Pesca, L’Abbate: “Più prevenzione e sicurezza per i lavoratori del mare”
BARI - Rafforzare la tutela della salute e della sicurezza dei lavoratori del comparto ittico attraverso programmi nazionali di prevenzione, sorveglianza sanitaria e maggiori investimenti nella formazione. È la richiesta avanzata dalla deputata Patty L'Abbate, che nei giorni scorsi ha presentato un’interrogazione parlamentare sul tema.
L’iniziativa nasce anche dalle riflessioni emerse durante il workshop “Un Mare di Sicurezza”, svoltosi il 13 giugno presso l’Istituto Tecnico Nautico di Molfetta e promosso dalla ASL Bari.
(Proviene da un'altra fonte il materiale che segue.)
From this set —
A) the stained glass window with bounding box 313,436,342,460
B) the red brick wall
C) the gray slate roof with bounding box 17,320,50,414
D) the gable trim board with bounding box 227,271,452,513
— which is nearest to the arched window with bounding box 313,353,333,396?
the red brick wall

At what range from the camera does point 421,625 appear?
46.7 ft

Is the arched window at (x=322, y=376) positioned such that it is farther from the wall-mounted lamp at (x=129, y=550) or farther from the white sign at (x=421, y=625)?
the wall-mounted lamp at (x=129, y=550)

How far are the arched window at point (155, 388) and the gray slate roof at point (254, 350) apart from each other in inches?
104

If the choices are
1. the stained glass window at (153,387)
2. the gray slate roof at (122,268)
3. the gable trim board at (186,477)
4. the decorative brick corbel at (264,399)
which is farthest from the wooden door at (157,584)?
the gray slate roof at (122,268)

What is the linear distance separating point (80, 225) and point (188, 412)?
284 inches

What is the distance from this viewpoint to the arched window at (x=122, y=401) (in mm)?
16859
Nel corso dell’incontro sono stati affrontati temi legati alla sicurezza in mare, alla prevenzione degli infortuni e alla tutela della salute dei pescatori, con particolare attenzione al monitoraggio dei cosiddetti “near miss”, agli incidenti causati dagli organi meccanici delle imbarcazioni e alle attività di sorveglianza sanitaria.
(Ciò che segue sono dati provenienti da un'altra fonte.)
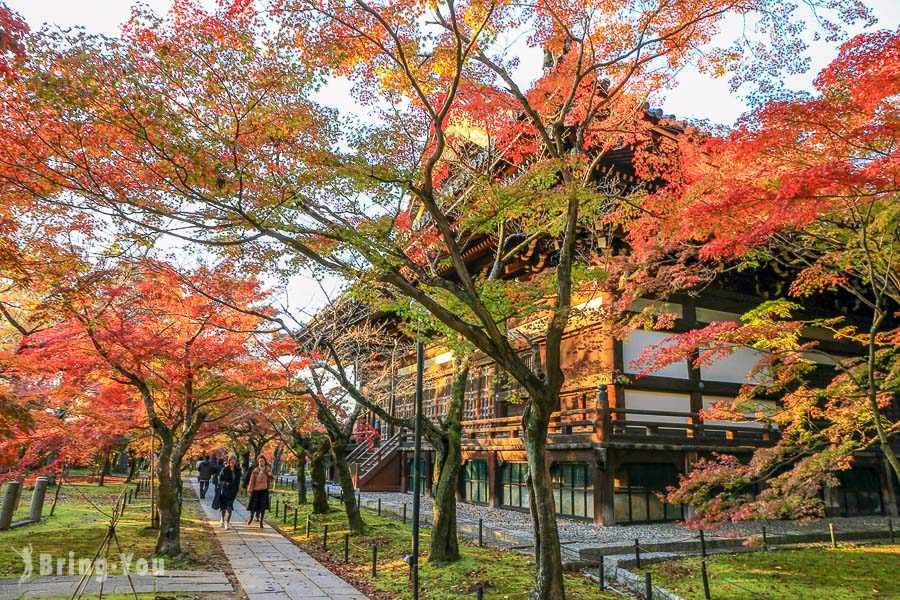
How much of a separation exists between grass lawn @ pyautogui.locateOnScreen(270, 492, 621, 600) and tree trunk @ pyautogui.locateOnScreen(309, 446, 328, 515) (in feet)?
14.9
“Il settore della pesca continua a essere uno degli ambiti lavorativi maggiormente esposti ai rischi professionali”, ha sottolineato L’Abbate, evidenziando come le condizioni operative spesso difficili, l’utilizzo di attrezzature complesse, l’esposizione prolungata agli agenti atmosferici e ai raggi ultravioletti, oltre all’elevata incidenza di patologie cardiovascolari, rendano necessario un rafforzamento delle misure di prevenzione.
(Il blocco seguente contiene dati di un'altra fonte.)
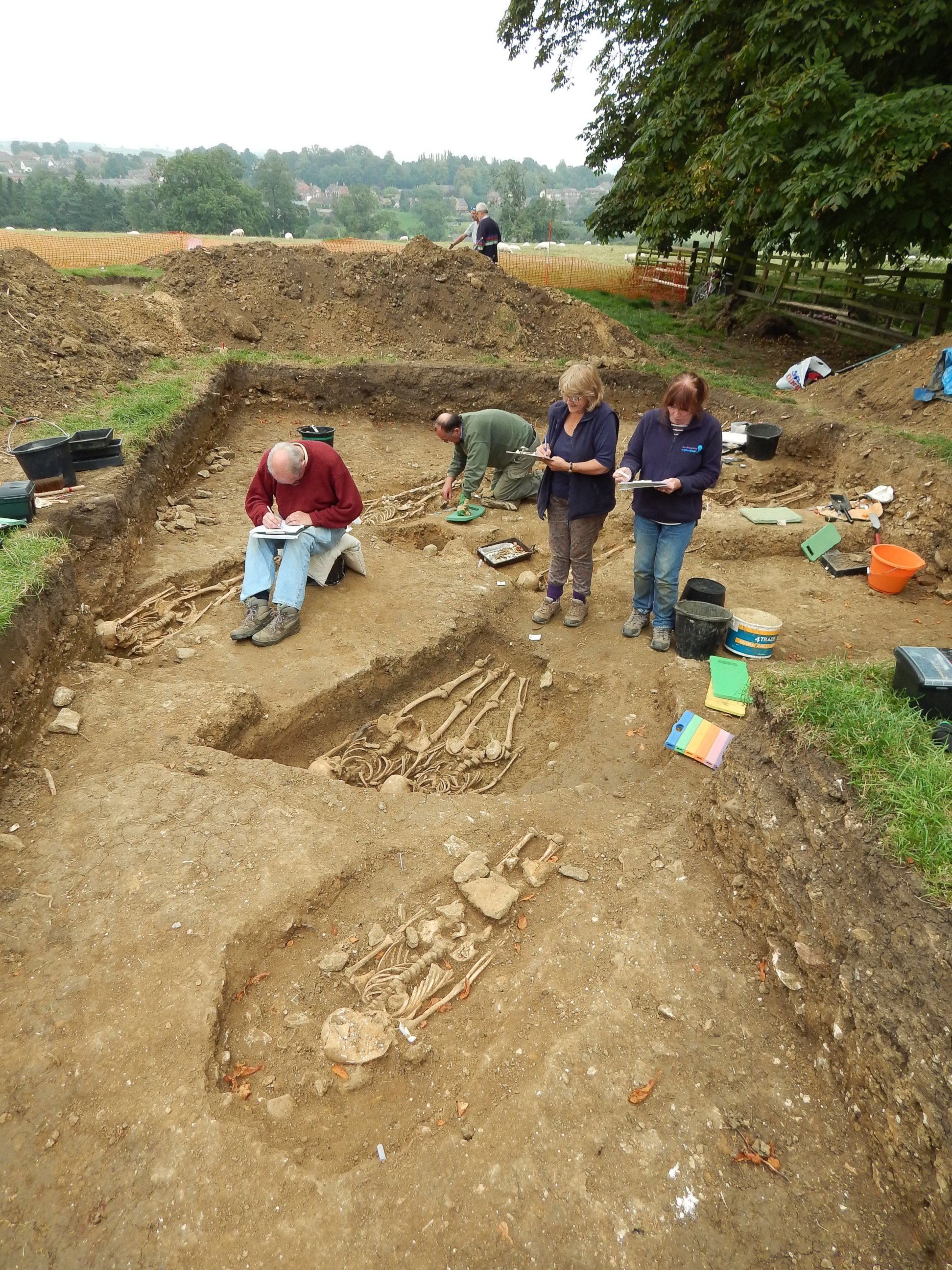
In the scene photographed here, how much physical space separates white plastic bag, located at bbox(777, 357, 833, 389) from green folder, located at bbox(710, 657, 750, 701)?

Durante il workshop sono stati presentati anche i progetti “Bagnati dal SOLE”, dedicato alla prevenzione delle patologie cutanee legate all’esposizione ai raggi UV, e “NutriAMO il cuore”, finalizzato alla prevenzione delle malattie cardiovascolari tra gli operatori del settore.
Con l’interrogazione parlamentare, la deputata chiede al Governo di valutare, in collaborazione con le Regioni, l’attivazione di programmi nazionali specifici rivolti ai lavoratori della pesca, con particolare attenzione alla prevenzione delle patologie cardiovascolari, delle malattie dermatologiche e degli altri rischi professionali tipici dell’attività in mare.
L’atto ispettivo punta inoltre a fare chiarezza sulle risorse destinate negli ultimi cinque anni alle attività di formazione e informazione sulla salute e sicurezza dei lavoratori del comparto, nonché sugli eventuali nuovi finanziamenti previsti.
“La sicurezza sul lavoro e la prevenzione sanitaria devono rappresentare una priorità anche per il settore della pesca – ha concluso L’Abbate –. È necessario rafforzare il coordinamento tra Ministeri, Regioni, ASL, INAIL, Capitanerie di Porto e organizzazioni di categoria per garantire standard sempre più elevati di tutela della salute e della sicurezza dei lavoratori del mare”.
L’iniziativa, sostenuta anche da esponenti del Movimento 5 Stelle di Molfetta, punta a mantenere alta l’attenzione su un comparto strategico per l’economia e la tradizione delle comunità costiere, ma ancora esposto a numerose criticità sul fronte della sicurezza e della prevenzione.